Nine elite men (at least) bid farewell to pro road cycling at Il Lombardia and Paris-Tours.

Cor Vos
It’s that time of year. Not only are the sport’s contemporary heroes taking their end-of-season curtain calls before an off-season of weddings, family time and all-inclusive holidays, but a number of riders have pinned on a number for the final time.
Every year it feels like the list of retirees heralds a changing of the guard or a new generation establishing itself, whether that’s really true or not. In 2025, one storyline seems to be centred around sprinters of a certain era, namely the final bows of Alexander Kristoff and Arnaud Démare, two very similar fast men, with Elia Viviani and Caleb Ewan – the Australian a little younger, but still – also bidding adieu.

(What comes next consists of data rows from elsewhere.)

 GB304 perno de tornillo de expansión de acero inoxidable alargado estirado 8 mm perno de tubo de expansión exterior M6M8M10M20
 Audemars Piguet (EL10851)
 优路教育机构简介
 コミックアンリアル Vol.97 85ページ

While Kristoff raced his final race last weekend – Escape’s Iain Treloar spoke with Alexander and Maren Kristoff ahead of this momentous event – and others will bow out in the weeks to come, this past weekend has marked something of a retirement party as Il Lombardia and Paris-Tours set a glorious stage for the swan song of (at least) nine elite men: Rafał Majka, Louis Meintjes, Simone Petilli, Salvatore Puccio and Pieter Serry in Italy; Jonathan Castroviejo, Omar Fraile, Ide Schelling and Démare in France. They join many other similarly aged veterans to call time this year, including Geraint Thomas, Romain Bardet and Michael Woods. (These are all confirmed retirements; the chances are good that a few more from both startlists will hang up their wheels at year’s end.)
Démare’s first Tour de France stage win came in 2017, beating Alexander Kristoff and world champion Peter Sagan (before his infamous disqualification) in Vittel on stage 4, and wearing the French bleu blanc rouge – that’s surely a memory mounted on his wall.

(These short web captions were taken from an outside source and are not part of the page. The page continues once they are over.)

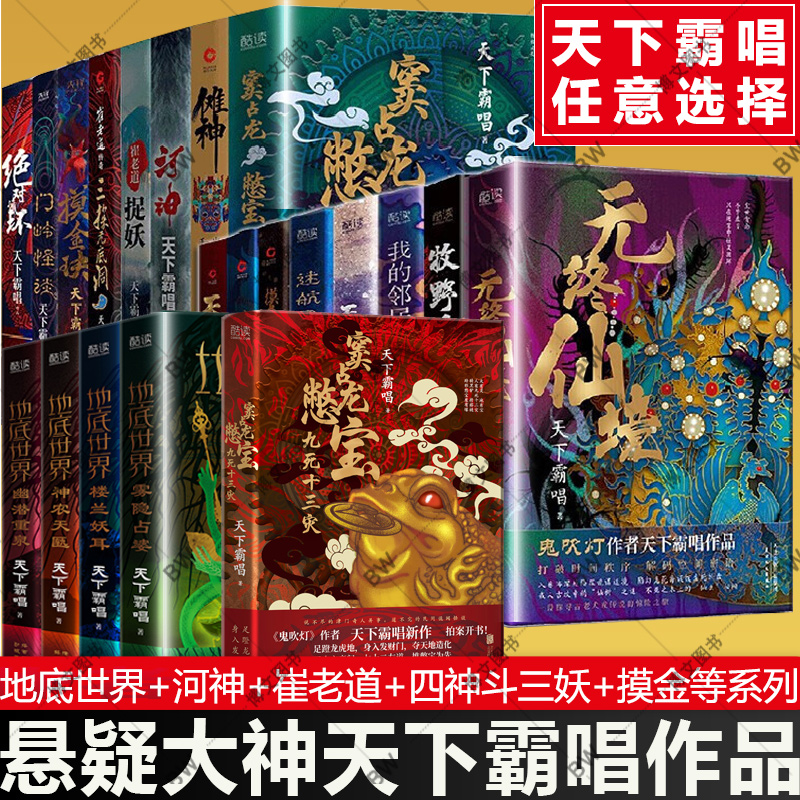 任选】天下霸唱九死十三灾 小说全集新书 火神 四神斗三妖贼猫+地底世界+窦占龙憋宝+绝对循环+崔老道传奇+迷航昆仑墟 鬼吹灯全套 书籍/杂志/报纸 期刊杂志 原图主图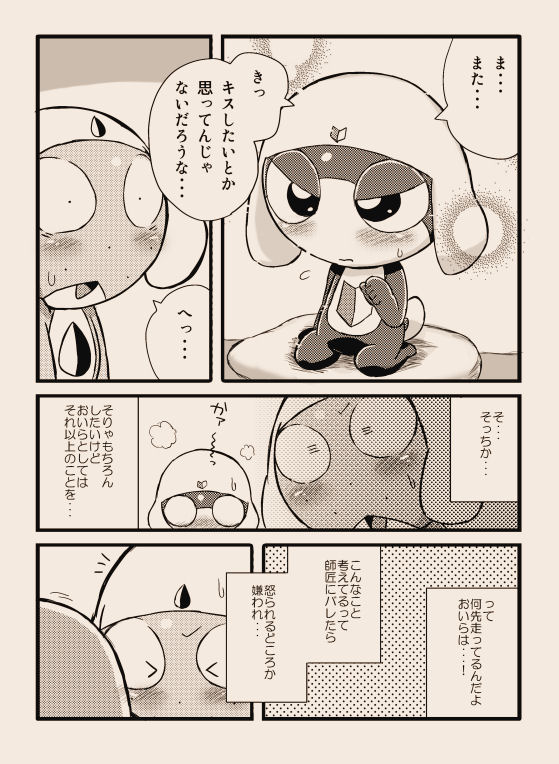 [ちこかど] タルタマ漫画③ (ケロロ軍曹)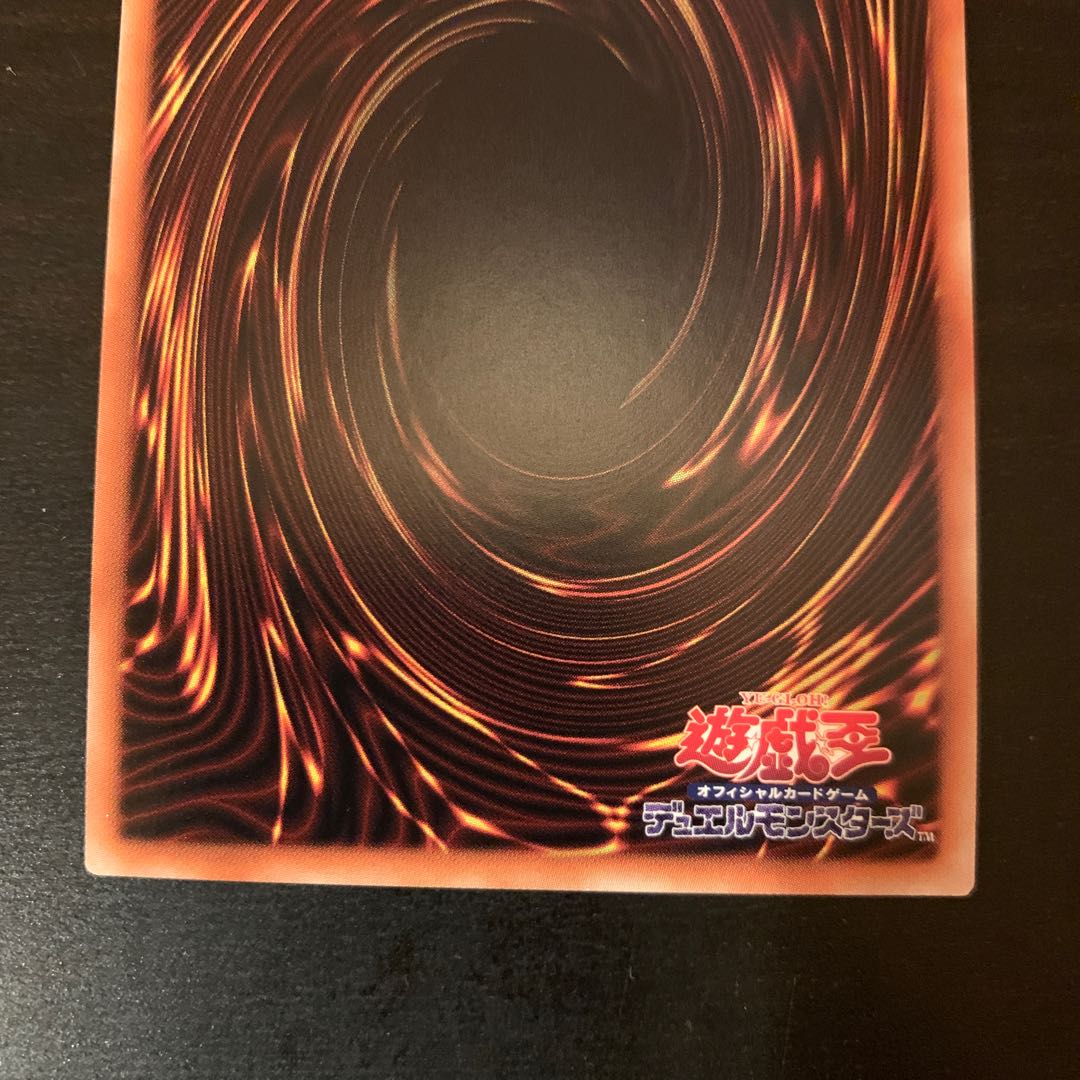 Fusion Deployment 20th Secret Rare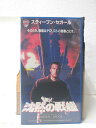 HV10214【中古】【VHSビデオ】沈黙の戦艦【字幕スーパー版】
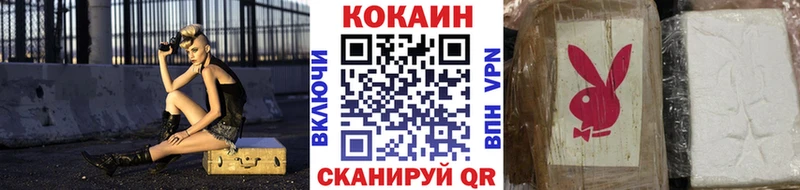 Кокаин 97%  площадка официальный сайт  Шилка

Démare is one of France’s most successful cyclists of all time, and certainly the most prolific of his generation; only three French men in history have taken more than Démare’s 97 wins – Bernard Hinault, Jacques Anquetil and Laurent Jalabert – which include Milan-Sanremo in 2016, two Tour de France stages (2017 and ’18), and eight at the Giro d’Italia, where he also won the points classification twice (2020 and ’22).